- **THE EXERCISE**
Identify the line that contains "Which one of" in the material. Output it and every line after it, unchanged, through the end.

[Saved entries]
————————
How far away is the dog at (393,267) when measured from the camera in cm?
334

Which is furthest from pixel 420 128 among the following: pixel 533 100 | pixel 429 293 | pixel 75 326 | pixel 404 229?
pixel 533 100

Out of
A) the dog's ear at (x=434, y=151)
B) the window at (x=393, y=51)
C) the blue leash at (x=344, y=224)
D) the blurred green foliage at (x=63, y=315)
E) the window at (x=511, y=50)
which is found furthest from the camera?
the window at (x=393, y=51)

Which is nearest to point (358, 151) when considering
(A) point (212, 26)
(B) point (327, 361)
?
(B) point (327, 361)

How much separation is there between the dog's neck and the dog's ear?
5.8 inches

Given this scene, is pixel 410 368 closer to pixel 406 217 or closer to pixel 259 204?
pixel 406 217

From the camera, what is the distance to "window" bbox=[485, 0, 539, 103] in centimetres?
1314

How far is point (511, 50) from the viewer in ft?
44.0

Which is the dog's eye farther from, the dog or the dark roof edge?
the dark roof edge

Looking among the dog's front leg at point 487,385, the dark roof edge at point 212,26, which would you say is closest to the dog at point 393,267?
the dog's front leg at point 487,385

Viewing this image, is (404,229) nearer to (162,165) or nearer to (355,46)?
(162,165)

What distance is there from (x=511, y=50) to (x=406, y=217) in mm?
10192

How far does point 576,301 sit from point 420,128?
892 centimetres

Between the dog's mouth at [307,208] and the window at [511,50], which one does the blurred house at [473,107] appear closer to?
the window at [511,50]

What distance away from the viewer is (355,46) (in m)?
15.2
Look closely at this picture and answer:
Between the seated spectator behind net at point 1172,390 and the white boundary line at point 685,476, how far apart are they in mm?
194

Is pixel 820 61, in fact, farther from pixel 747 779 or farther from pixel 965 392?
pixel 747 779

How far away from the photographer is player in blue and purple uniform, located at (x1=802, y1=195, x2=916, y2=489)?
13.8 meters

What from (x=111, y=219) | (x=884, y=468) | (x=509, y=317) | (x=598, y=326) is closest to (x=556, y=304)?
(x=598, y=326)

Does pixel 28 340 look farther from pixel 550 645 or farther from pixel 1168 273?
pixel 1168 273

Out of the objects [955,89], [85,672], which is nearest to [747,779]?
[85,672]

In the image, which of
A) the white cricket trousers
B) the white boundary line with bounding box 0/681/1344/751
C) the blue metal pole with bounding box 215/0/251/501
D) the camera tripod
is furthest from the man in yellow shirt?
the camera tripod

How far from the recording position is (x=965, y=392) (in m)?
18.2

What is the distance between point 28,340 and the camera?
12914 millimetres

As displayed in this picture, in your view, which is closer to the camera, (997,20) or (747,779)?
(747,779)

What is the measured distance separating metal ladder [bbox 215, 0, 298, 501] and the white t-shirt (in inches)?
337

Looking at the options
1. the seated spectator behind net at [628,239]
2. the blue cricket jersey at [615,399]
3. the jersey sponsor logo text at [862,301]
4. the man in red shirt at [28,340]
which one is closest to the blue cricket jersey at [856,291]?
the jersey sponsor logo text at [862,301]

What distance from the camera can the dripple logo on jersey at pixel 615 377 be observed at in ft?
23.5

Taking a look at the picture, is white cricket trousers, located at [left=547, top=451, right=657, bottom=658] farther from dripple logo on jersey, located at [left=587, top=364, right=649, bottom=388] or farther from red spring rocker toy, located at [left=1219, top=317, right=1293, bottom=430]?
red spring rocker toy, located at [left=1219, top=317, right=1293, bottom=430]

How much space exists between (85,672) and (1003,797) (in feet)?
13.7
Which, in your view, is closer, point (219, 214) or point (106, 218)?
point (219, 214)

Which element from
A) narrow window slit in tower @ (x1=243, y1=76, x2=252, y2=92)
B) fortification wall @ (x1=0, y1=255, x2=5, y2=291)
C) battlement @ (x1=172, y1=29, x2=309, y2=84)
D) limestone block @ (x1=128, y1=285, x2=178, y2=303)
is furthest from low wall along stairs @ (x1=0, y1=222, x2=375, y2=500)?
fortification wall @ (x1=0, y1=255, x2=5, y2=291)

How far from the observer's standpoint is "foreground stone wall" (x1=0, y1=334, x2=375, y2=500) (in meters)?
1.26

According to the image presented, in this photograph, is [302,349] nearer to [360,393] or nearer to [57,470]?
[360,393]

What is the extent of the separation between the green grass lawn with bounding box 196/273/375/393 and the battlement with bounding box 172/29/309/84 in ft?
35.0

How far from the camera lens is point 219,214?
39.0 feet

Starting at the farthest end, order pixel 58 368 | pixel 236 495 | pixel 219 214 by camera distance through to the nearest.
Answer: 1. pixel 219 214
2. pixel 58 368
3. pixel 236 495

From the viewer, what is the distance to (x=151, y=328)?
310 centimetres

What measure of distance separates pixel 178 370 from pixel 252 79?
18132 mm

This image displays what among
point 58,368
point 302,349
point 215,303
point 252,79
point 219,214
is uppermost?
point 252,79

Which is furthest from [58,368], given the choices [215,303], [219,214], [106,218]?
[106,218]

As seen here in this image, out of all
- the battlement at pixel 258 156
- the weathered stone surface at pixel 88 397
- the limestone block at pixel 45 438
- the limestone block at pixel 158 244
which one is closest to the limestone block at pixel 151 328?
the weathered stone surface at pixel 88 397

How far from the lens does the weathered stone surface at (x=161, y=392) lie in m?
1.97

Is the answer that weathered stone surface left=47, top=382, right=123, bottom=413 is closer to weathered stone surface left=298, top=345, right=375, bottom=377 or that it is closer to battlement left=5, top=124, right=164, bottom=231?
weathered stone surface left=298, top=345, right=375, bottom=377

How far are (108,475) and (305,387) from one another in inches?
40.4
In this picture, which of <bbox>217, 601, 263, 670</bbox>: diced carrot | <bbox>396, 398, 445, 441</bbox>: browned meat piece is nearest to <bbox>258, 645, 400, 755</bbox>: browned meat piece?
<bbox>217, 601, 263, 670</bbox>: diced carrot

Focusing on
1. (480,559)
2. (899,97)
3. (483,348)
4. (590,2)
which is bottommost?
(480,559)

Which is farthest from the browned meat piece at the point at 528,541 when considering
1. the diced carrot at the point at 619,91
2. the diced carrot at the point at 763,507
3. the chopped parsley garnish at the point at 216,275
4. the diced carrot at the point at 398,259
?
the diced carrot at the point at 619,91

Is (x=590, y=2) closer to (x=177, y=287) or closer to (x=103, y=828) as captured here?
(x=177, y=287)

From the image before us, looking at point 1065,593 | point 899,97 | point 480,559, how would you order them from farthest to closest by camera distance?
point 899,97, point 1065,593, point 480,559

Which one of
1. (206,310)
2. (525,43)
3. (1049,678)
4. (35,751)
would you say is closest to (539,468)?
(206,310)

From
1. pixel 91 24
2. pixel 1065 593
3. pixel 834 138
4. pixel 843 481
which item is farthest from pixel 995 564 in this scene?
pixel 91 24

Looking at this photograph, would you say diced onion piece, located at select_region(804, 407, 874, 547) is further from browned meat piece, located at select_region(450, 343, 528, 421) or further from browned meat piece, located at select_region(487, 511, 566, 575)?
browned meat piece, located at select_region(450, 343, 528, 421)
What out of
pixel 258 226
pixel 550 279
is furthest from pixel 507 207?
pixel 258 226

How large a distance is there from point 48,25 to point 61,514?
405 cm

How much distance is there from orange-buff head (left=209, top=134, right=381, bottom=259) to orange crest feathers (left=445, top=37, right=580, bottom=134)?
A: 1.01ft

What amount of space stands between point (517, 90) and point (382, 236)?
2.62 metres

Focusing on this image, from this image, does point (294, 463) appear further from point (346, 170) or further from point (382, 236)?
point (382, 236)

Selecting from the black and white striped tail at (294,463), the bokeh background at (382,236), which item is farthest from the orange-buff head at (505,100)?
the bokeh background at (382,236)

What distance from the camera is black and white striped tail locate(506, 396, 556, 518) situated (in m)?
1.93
————————
- **EXPECTED ANSWER**
Which one of
1. (206,310)
2. (525,43)
3. (1049,678)
4. (35,751)
would you say is closest to (539,468)?
(206,310)

From
1. pixel 91 24
2. pixel 1065 593
3. pixel 834 138
4. pixel 843 481
which item is farthest from pixel 995 564 in this scene?
pixel 91 24

Looking at this photograph, would you say diced onion piece, located at select_region(804, 407, 874, 547) is further from browned meat piece, located at select_region(450, 343, 528, 421) or further from browned meat piece, located at select_region(487, 511, 566, 575)?
browned meat piece, located at select_region(450, 343, 528, 421)
What out of
pixel 258 226
pixel 550 279
is furthest from pixel 507 207?
pixel 258 226

How large a distance is there from point 48,25 to point 61,514?
405 cm

How much distance is there from orange-buff head (left=209, top=134, right=381, bottom=259) to orange crest feathers (left=445, top=37, right=580, bottom=134)?
A: 1.01ft

What amount of space stands between point (517, 90) and point (382, 236)?
2.62 metres

Focusing on this image, from this image, does point (294, 463) appear further from point (346, 170) or further from point (382, 236)?
point (382, 236)

Selecting from the black and white striped tail at (294,463), the bokeh background at (382,236), which item is farthest from the orange-buff head at (505,100)?
the bokeh background at (382,236)

What distance from the camera is black and white striped tail locate(506, 396, 556, 518) situated (in m)?
1.93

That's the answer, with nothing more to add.